Fiction
12.2 / FALL / WINTER 2017

REVOLUTION

Fall

He presented her with a canvas bag the morning of their fifth wedding anniversary. “A new project,” he said, prodding the bag across the breakfast table.

Inside were patterned gloves, miniature metal rakes and trowels, and an array of ready-to-plant bulbs. “There,” he said, pointing out the patio doors at a wide patch— the grass jaundiced with drought—under the window of the abandoned nursery. “Fuck the neighbors and their lilies.”

She hesitated, then yielded. “Yes,” she said, selecting daffodils from the bag. “All those white lilies. This isn’t Holland.”

“Or Connecticut,” he snorted, not bothering to correct her. He choose tulips, plotting a rainbowed tract.

“So this is our project now,” he said.

“We’re done,” she agreed, her voice thick.
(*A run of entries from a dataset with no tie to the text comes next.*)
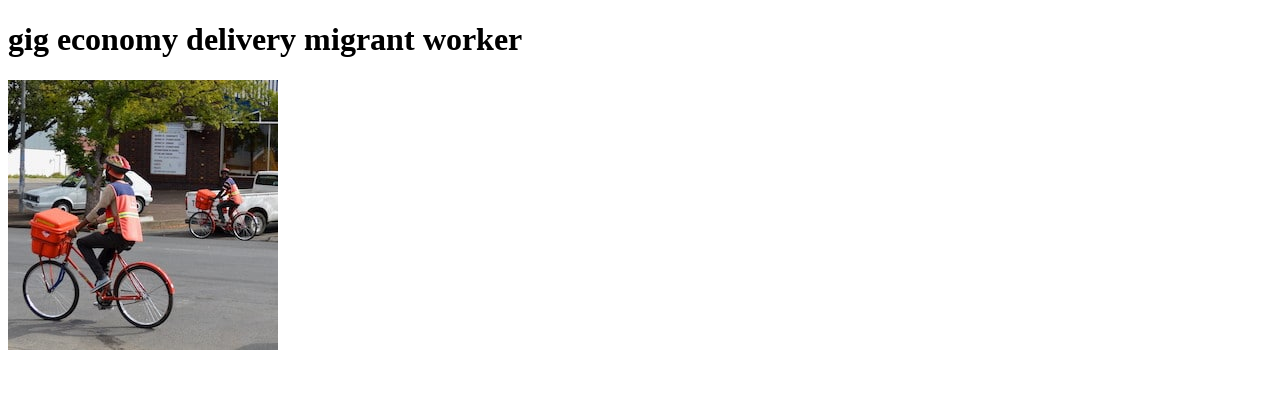

--- FILE ---
content_type: text/html; charset=UTF-8
request_url: https://nextbillion.net/news/the-gig-economy-is-a-double-edged-sword-for-migrant-workers/17286362490_8632593263_k-copy/
body_size: 120
content:
<!DOCTYPE html>
<html lang="en">
<head>
	<meta charset="UTF-8">
	<title>gig economy delivery migrant worker</title>
	<style>figure {margin: 0; padding: 0;} p, figcaption {margin: 1em 0;}</style>
</head>
<body>

	<h1>gig economy delivery migrant worker</h1>
	<figure class="attachment">
		<img src="https://nextbillion.net/wp-content/uploads/17286362490_8632593263_k-copy.jpg" width="270" height="270" alt="">
	</figure>

</body>
</html>
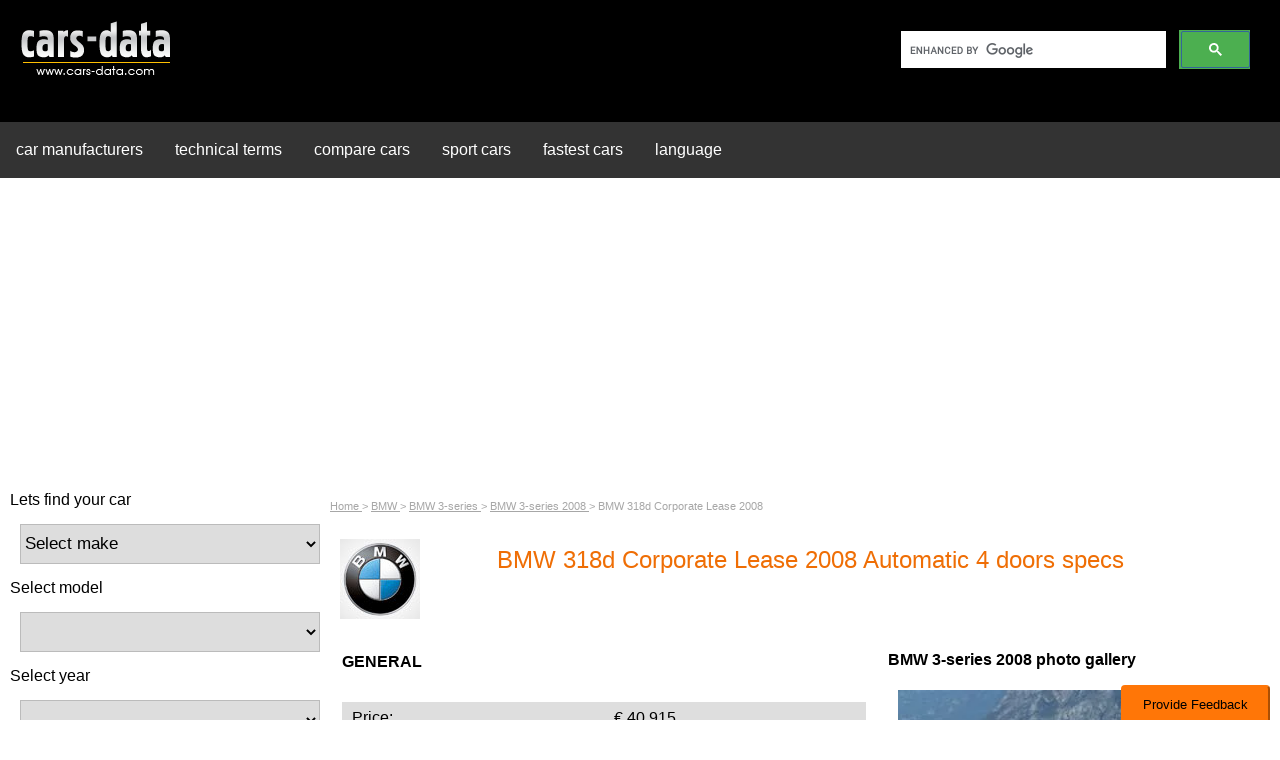

--- FILE ---
content_type: text/html; charset=utf-8
request_url: https://www.google.com/recaptcha/api2/aframe
body_size: 115
content:
<!DOCTYPE HTML><html><head><meta http-equiv="content-type" content="text/html; charset=UTF-8"></head><body><script nonce="eYFaDrVOV6ITFKUiySPqYw">/** Anti-fraud and anti-abuse applications only. See google.com/recaptcha */ try{var clients={'sodar':'https://pagead2.googlesyndication.com/pagead/sodar?'};window.addEventListener("message",function(a){try{if(a.source===window.parent){var b=JSON.parse(a.data);var c=clients[b['id']];if(c){var d=document.createElement('img');d.src=c+b['params']+'&rc='+(localStorage.getItem("rc::a")?sessionStorage.getItem("rc::b"):"");window.document.body.appendChild(d);sessionStorage.setItem("rc::e",parseInt(sessionStorage.getItem("rc::e")||0)+1);localStorage.setItem("rc::h",'1766449726720');}}}catch(b){}});window.parent.postMessage("_grecaptcha_ready", "*");}catch(b){}</script></body></html>

--- FILE ---
content_type: text/css
request_url: https://www.cars-data.com/design/css/car_details.css?v=17
body_size: 511
content:
@import url(https://www.cars-data.com/design/css/general.css);[class*=col-]{float:left;padding:2px 10px}.energy_A,.energy_B,.energy_C,.energy_D,.energy_E,.energy_F,.energy_G{text-align:center;color:#fff;padding:10px;font-size:18px}.energy_A{background:#00ae84}.energy_B{background:#52ba4a}.energy_C{background:#c2d487}.energy_D{background:#fff300;color:#000}.energy_E{background:#efae10}.energy_F{background:#f78229}.energy_G{background:#e71c21}.page #id-findyourcar select{width:100%;margin:10px}.ad{margin:20px 0}#breadcrumb{color:#a7a7a7;font-size: 11px}#breadcrumb li{display:inline}#breadcrumb a:active,#breadcrumb a:link,#breadcrumb a:visited{color:#a7a7a7;font-size:11px}.title .logo{margin:10px 0}a.viewphotosbutton{background-color:#4caf50;background-color:#4caf50;color:#fff;display:block;float:left;font-size:16px;margin-bottom:20px;padding:5px 15px;text-align:center;width:100%}.box{margin-bottom:10px;float:left}.box .col-6{padding:3px 0}.img100 img{width:100%;height:auto;}.img100 .col-6{width:100%}.img100 .col-6 img{width:100%;height:auto}.img100{float:left}.box .col-6{width:50%}@media screen and (max-width:1279px){.col-3{width:30%}.col-9{width:70%}.col-7{width:50%}}@media screen and (max-width:1023px){.col-3{display:none}.col-9{width:100%}.col-2{width:20%}.col-10{width:80%}.img100 .col-3{display:block}}@media screen and (max-width:639px){.col-5,.col-7{width:100%}[class*=col-]{padding:5px}.img100 .col-6{width:50%}}@media screen and (max-width:525px){.title .col-2{width:25%}.col-10{width:75%}.img100 .col-3{width:50%}}.grey{background-color:#dedede}

--- FILE ---
content_type: text/css
request_url: https://www.cars-data.com/design/css/general.css
body_size: 1146
content:
.left,.logo{float:left}.logo img{width:100%;height:auto}.input_submit,nav li a{color:#fff;font-size:16px}.row::after,.showlang,article,aside,figure,footer,header,nav,nav li a,section{display:block}.carbodiesother,.mostvisitedbrands ul,nav ul{list-style-type:none;overflow:hidden}.feedback{background-color:#ff7607;color:#000;padding:10px 20px;border-radius:4px;border-color:#ff7607;cursor:pointer}.search,header{background:#000}#mybutton{position:fixed;bottom:-4px;right:10px}*{box-sizing:border-box}body{width:100%;margin-left:auto;margin-right:auto;margin-top:0;font:1rem/1.77 Helvetica Neue,Helvetica,Arial,sans-serif;font-weight:400;text-align:left}.col-1{width:8.33%}.col-2{width:16.66%}.col-3{width:25%}.col-4{width:33.33%}.col-5{width:41.66%}.col-6{width:50%}.col-7{width:58.33%}.col-8{width:66.66%}.col-9{width:75%}.col-10{width:83.33%}.col-11{width:91.66%}.col-12,.container,.mostvisitedbrands ul,nav ul{width:100%}[class*=col-]{float:left;padding:10px}.row::after{content:"";clear:both}a{color:#000}i{color:#999;font-size:11px}input,select{height:40px;line-height:40px;font-size:17px;border:1px solid #bbb}.bilboardcontainer,.container{height:100%;text-align:center}.center{text-align:center}.right{text-align:right}.bilboardcontainer{width:100%;background:#000}.container{padding:10px;float:left}.topheader{height:106px}.logo{margin:20px}.search{float:right;padding:30px}.a_footer,nav li{float:left}.search input{height:40px;font-size:16px;border:none}.input_submit{background-color:#208825;padding:0 15px;cursor:pointer}nav{background-color:#333}nav li a{text-align:center;padding:14px 16px;text-decoration:none}nav li a:hover:not(.active){background-color:#111}nav .active{background-color:#ff7607}.langs{display:none;width:130px;position:absolute;z-index:9999;background:#333}.a_footer,.langs ul,.showlang:hover .langs{display:block}.langs li{width:100%}.all_site_text{margin:15px;width:728px;height:15px}main{width:1366px;margin:auto}.carbodiesother a{color:#000;display:block;line-height:30px}.a_footer{width:100px;height:16px}.footerbrands{padding:20px;background:#000;font-size:14px}.footerbrands a{color:#ff7607}.followus,.footermenu{padding:20px;height:33px}.minimenu{display:none}.ad{width:300px}@media screen and (max-width:1365px){main{width:1280px;margin:auto}}@media screen and (max-width:1279px){main{width:1024px;margin:auto}}@media screen and (max-width:1023px){main{width:800px;margin:auto}nav li a{padding:14px 13px}}@media screen and (max-width:799px){main{width:768px;margin:auto}nav li a{padding:14px 10px}}@media screen and (max-width:767px){main{width:640px;margin:auto}#___gcse_0{width:200px}}@media screen and (max-width:727px){all_site_text{width:468px}}@media screen and (max-width:639px){main{width:526px;margin:auto}.logo{margin:10px}.logo img{height:40px}.minimenu{display:block;float:right;padding:10px}#menu,#search,.footerbrands{display:none}.minimenu img{margin-left:20px;cursor:pointer}.topheader{height:66px}.followus .col-4,.search{width:100%}#mybutton{display:none;visibility:hidden}}@media screen and (max-width:525px){main{width:410px;margin:auto}}@media screen and (max-width:467px){.all_site_text{width:200px;height:90px}}@media screen and (max-width:409px){main{width:375px;margin:auto}}@media screen and (max-width:374px){main{width:360px;margin:auto}}@media screen and (max-width:359px){main{width:320px;margin:auto}#___gcse_0{width:160px}}#___gcse_0{width:350px}.gsc-input,.gsc-search-button{height:37px}.gsc-search-button{background-color:#4caf50!important}.breadcrumb{font-size:12px}.breadcrumb a{color:#333}*,h1,h2{padding:0}h1{font-size:24px;margin:10px 0;color:#ef6e05;font-weight:400}h2{font-size:16px;color:#000}

--- FILE ---
content_type: application/javascript; charset=utf-8
request_url: https://www.cars-data.com/design/js/all.js
body_size: 378
content:
function get_groups(t){$.get("https://www.cars-data.com/ajax_files/get_groups.php?url="+t,function(t){$("#groups").html(t)})}function get_years(t){$.get("https://www.cars-data.com/ajax_files/get_years.php?url="+t,function(t){$("#years").html(t)})}function validateForm(){var t=document.forms["id-findyourcar"].mark.value;return null==t||""==t?(alert("Please select make!"),!1):void 0}function toggle_visibility(a){var b=document.getElementById(a);b.style.display="block"==b.style.display?"none":"block"}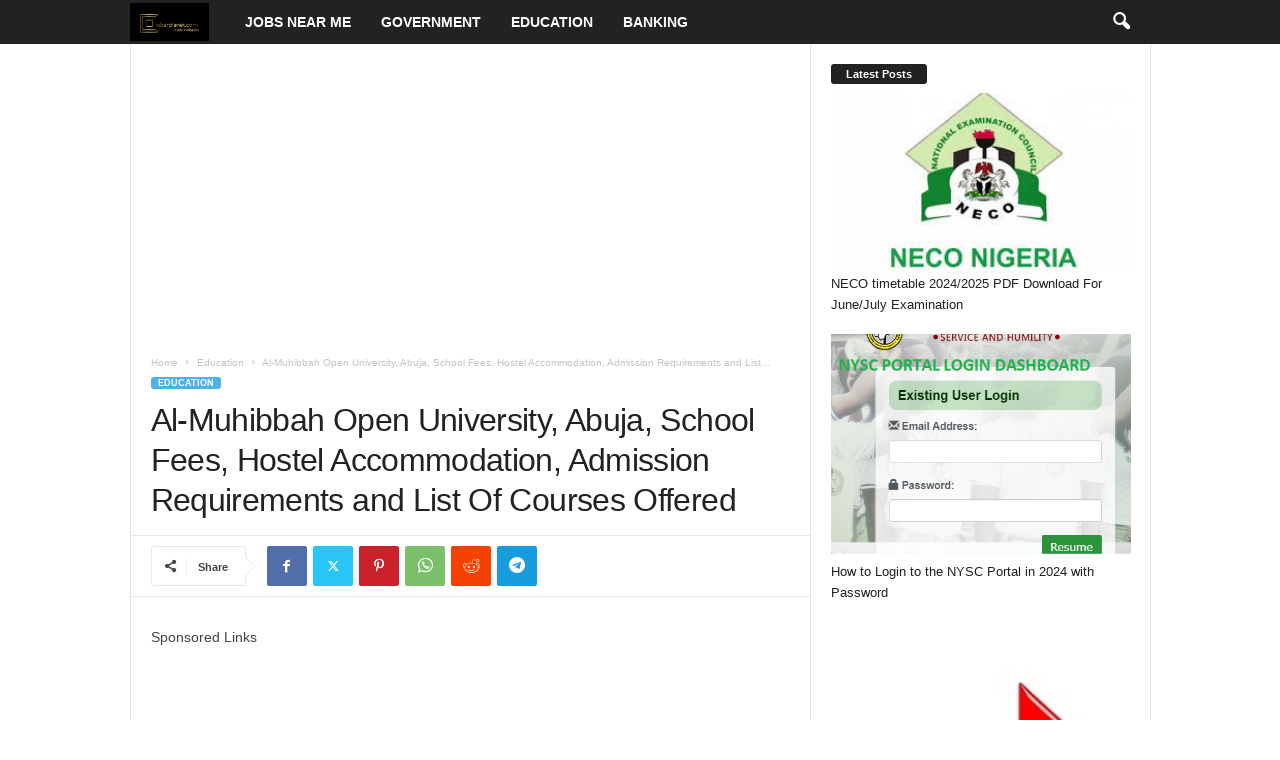

--- FILE ---
content_type: text/html; charset=utf-8
request_url: https://www.google.com/recaptcha/api2/aframe
body_size: 269
content:
<!DOCTYPE HTML><html><head><meta http-equiv="content-type" content="text/html; charset=UTF-8"></head><body><script nonce="h-wX99IwHdIx4fZCZ1bKww">/** Anti-fraud and anti-abuse applications only. See google.com/recaptcha */ try{var clients={'sodar':'https://pagead2.googlesyndication.com/pagead/sodar?'};window.addEventListener("message",function(a){try{if(a.source===window.parent){var b=JSON.parse(a.data);var c=clients[b['id']];if(c){var d=document.createElement('img');d.src=c+b['params']+'&rc='+(localStorage.getItem("rc::a")?sessionStorage.getItem("rc::b"):"");window.document.body.appendChild(d);sessionStorage.setItem("rc::e",parseInt(sessionStorage.getItem("rc::e")||0)+1);localStorage.setItem("rc::h",'1768696584733');}}}catch(b){}});window.parent.postMessage("_grecaptcha_ready", "*");}catch(b){}</script></body></html>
They had been at it for three years with no results.

“Let’s do it,” he said and clapped his hands, the endnote of a failed composition. She dumped the supplies she had gathered onto the table and together they scissored appointment cards, shredded calendars, snapped sterile needles, smashed unused test sticks, and popped plastic pill rounds. When they were finished, an aimless pile of debris remained. He flipped a few scraps in the air, let them fall like confetti, then kissed her frozen smile. They ceased having sex.

They rushed to plant, the first frost arriving sooner than they expected, the top soil the consistency of week-old bread. With gloved hands, they nestled the bulbs down where the earth was crumbled and damp.

“Six inches deep,” he instructed.

Her head bobbed. She troweled to eight.

She passed him the ruler. “Leave four inches between.”

He nodded, eyeballing the width, and settled short of three.

With a watering can, she sprinkled the mounded dirt, the garden hose silent at his feet. They retreated inside to sip lukewarm coffee.

Winter

They breakfasted in view of the yard, then went about their separate daily tasks. In the evening, long after the sun retreated, they prowled the rooms, hugging the corners, tensing on the inhales, withdrawing to opposite sides of their shared bed to contemplate the blank walls.

Spring

The air warmed. Week after week, they scanned the yard for signs of surfacing. Shielding their eyes, they searched the strip for evidence of slugs, hints of mites or moles. They tested the soil: fertile with a good mix of nutrients.

Seated at the table, sipping gone-cold coffee, they stared out the patio doors at the neighbors’ robust beds of white lilies listing coyly in the sun, their large brood of Irish towheads narrowly missing the blooms with their noisy thrust of balls and rackets and roughhousing.

“It’s obnoxious to have that many kids,” he said, his starched cuff skimming the jelly on his toast.

“Yes,” she said, although six didn’t seem that extreme. “This isn’t Connecticut.”

Summer

They began to dig. Their dirt-splotched gloves and rusted tools tore wide investigative holes. They found the bulbs undisturbed, cocooned, patient. They threw down their trowels and gloves, retreating inside. Drawing the blinds, they eyed each other accusingly—suspecting interference, overwatering, hovering.

That night, while contemplating her wall, she remarked how he had stopped buying her favorite candies. Without turning, he reflected on a comment she had made about his cologne. She bristled that his mother was forever in their business. He countered that he detested her whiny friend Karen. She questioned the money he lost in a risky investment his boss had bullied him into. He grilled her about a text from a coworker she annoyingly called her “work husband.” She sneered she had initially found his brother better-looking. He spat he had hated her wedding dress.

Ablaze, she swung around, clawing at his chest, red stripes scoring his pale flesh. He seized her hands and yanked her to him as she bit at his jaw and they tumbled to the floor, upending the nighttable.

Fall

When the breeze cooled and the wafting smell of pork ribs grilling on the barbecue made her buckle, he stood on the patio and recalled the frenzied encounter that had produced the long-desired outcome. He left the ribs smoking, their thick, honeyed fragrance watering his mouth, and began to fill the holes beneath the nursery window with his bare hands, earth gathering under his fingernails. After a while she joined him on all fours, their naked arms touching, their palms tamping down the loose dirt, their neighbors’ lilies deadheaded and forgotten.

 

 

Vinessa Anthony DiSousa is a mother, meditator, writer, instructor, hair assassin and dog slave. She has a MFA in Fiction from Sarah Lawrence College, won an honorable mention for the GlimmerTrain 2016 “Family Matters” short story contest and received two honorable mentions from the Pen Parentis Writing Fellowship for New Parents 2016. She lives in New Jersey with her husband, daughter and two dogs.